DIRECTIONS → Tally the lines in the rows below that contain the string "scene", counting only matches in the same case. Reply with the number alone.

Spatial questions tied to pictures
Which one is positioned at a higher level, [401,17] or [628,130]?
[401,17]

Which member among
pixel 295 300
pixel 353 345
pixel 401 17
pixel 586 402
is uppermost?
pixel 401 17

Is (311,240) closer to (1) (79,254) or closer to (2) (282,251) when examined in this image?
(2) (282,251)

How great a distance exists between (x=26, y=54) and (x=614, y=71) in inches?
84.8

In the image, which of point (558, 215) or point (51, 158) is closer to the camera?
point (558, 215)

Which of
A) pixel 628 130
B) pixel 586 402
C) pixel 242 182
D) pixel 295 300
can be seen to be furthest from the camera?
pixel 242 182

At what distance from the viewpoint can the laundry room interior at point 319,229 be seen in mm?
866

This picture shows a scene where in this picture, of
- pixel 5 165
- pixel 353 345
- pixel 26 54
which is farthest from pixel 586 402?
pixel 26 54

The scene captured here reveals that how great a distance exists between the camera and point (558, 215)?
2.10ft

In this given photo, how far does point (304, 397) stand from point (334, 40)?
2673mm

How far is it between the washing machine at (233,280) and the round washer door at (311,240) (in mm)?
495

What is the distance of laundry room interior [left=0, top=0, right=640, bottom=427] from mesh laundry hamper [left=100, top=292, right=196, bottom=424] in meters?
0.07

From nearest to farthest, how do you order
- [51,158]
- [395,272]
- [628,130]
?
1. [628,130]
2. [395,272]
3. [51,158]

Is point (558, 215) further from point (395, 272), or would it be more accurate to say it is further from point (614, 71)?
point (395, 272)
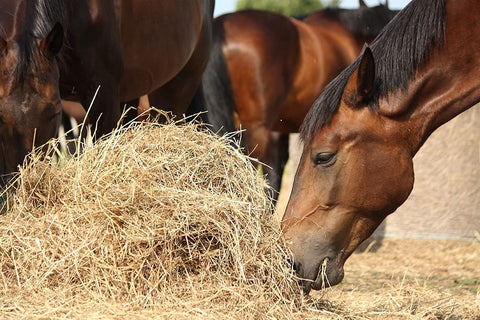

SOLUTION → 2